The penitent recognises something we all need to see is true of us all: that we are all sinners, that we have been condemned justly that we are getting what we deserve for our deeds, that we all need forgiveness. But neither that nor condemnation is the last word.  We can turn to Jesus because we hear him say: “Father, forgive them, for they know not what they do.”

And for those who have been “transferred into the kingdom of Jesus Christ”, these two things are vital. In the light of the love of God seen in the cross, like the penitent thief, we see our own need for forgiveness.  And we see the one in whom and from whom we are offered that forgiveness – not at some time in the future, but now.

But if we are to receive that forgiveness ourselves, we must allow it to transform our lives so that we share it with others, so that they may find it in us.  And we need look no further than the Christian community to which we belong for the place in which we learn to do this: to forgive those who know not what they do. In any human community or family, in a church, there is ample opportunity for us to unthinkingly hurt others or to take offence when none has been intended.  We do not need to look for some other place where we can learn to do this, as if somehow it will be easier there.

That is why the mass in which we celebrate of our redemption begins with the confession of sin and the word of forgiveness. That is why the Sacrament of Reconciliation is made available in the confessional, so that we can hear Christ’s word of forgiveness spoken into our hearts and can ourselves become more compassionate and forgiving.

These things are given so that we might learn to be realistic about ourselves, to know that we are justly condemned, that we are paying the price for our sins here and now in lives less loving and generous than they are meant to be. But they are not given to condemn but to save; not to make us feel bad about ourselves, to feel that all is lost, but to give us hope. Make us better.

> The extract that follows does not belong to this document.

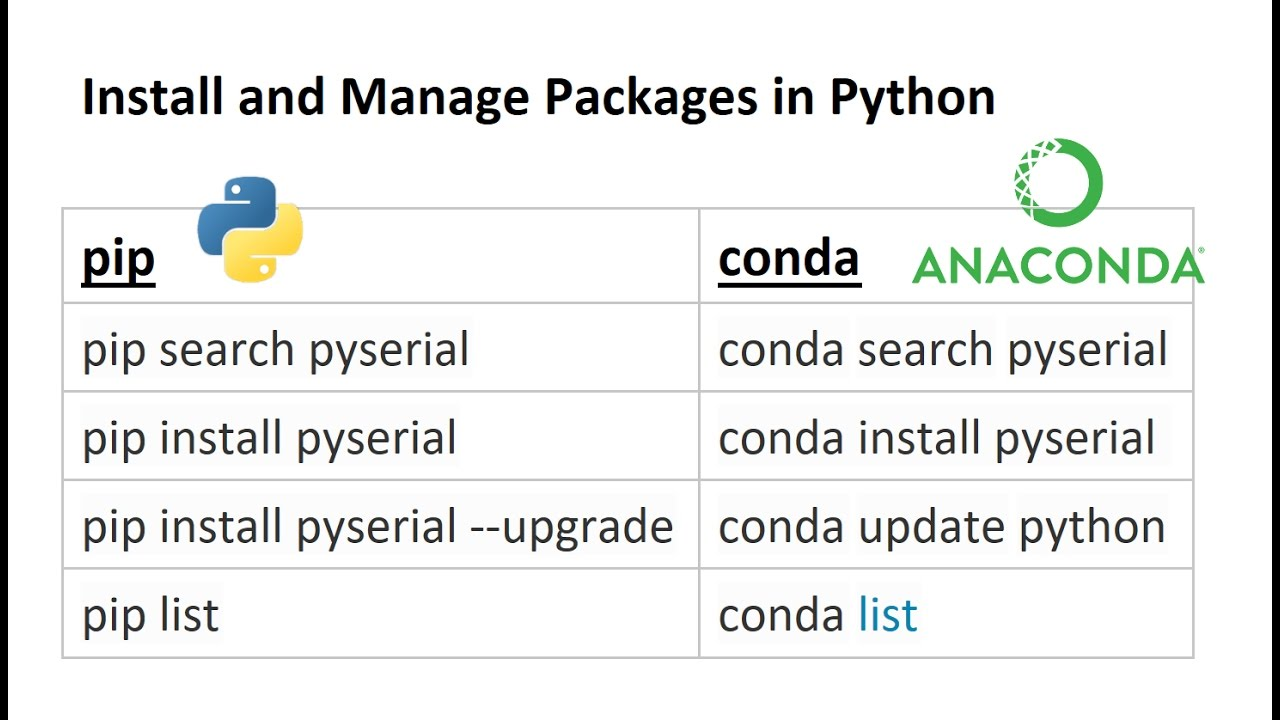 Install Python Packages with pip and conda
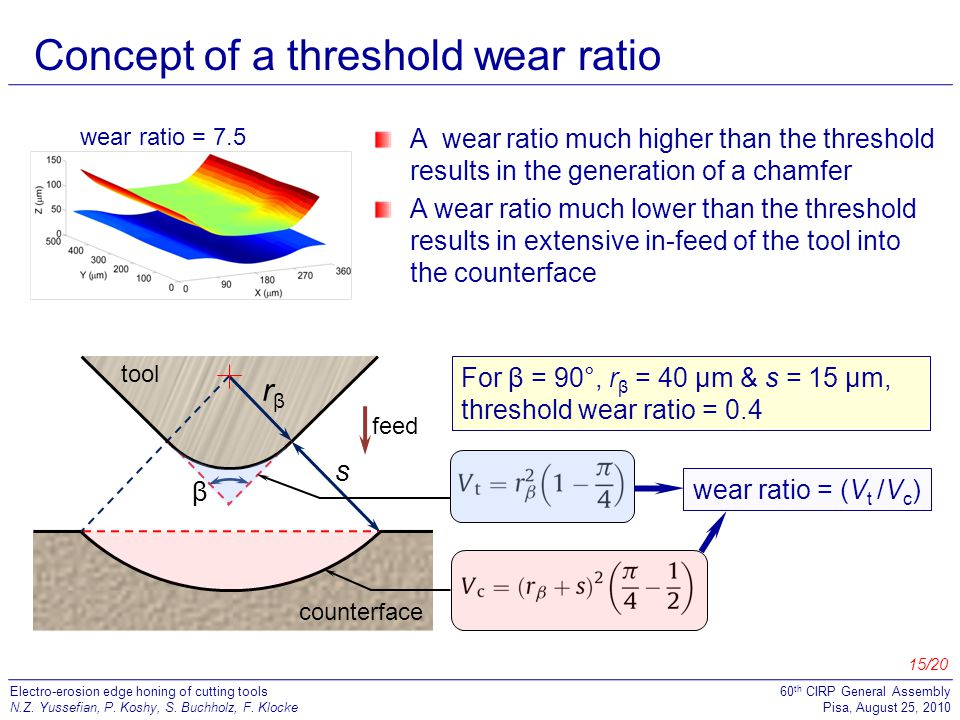 Concept of a threshold wear ratio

A priest said to me the other day, “I’ve given up trying to make people better.”  These words have stayed with me ever since. I think I know what he meant: he’s stopped trying to compel people to be good, to behave, to keep the rules, like some spiritual policeman. That’s a role quite a lot of people would like us to adopt – although it’s other people they want us to keep in line; other peoples’ failings they want us to condemn.  Woe betide us if we ever suggest that they might change their ways!

But the preacher’s task, the priest’s task, the Christian community’s task, is always to hold out to people the challenge and the possibility of goodness and holiness as well as the reality of human sin. This is possible because we are not speaking merely in terms of human resources of compassion and love and understanding, of trying harder, but of God’s gifts offered freely to us:

“May you be made strong with all the strength that comes from his glorious power, and may you be prepared to endure everything with patience, while joyfully giving thanks to the Father, who has enabled you to share in the inheritance of the saints in light.”

That inheritance is not just some future reward. It is a present reality. Jesus says to us, “Today you will be with me in paradise.” Today we can share in the life of heaven. That sharing in being forgiven which flows out in forgiving will not transform the kingdoms of this world into the kingdom of our God and of his Christ in one fell swoop, but that transformation will not come unless and until it happens in our lives; until Christ becomes our shepherd and king and we his subjects become more like him.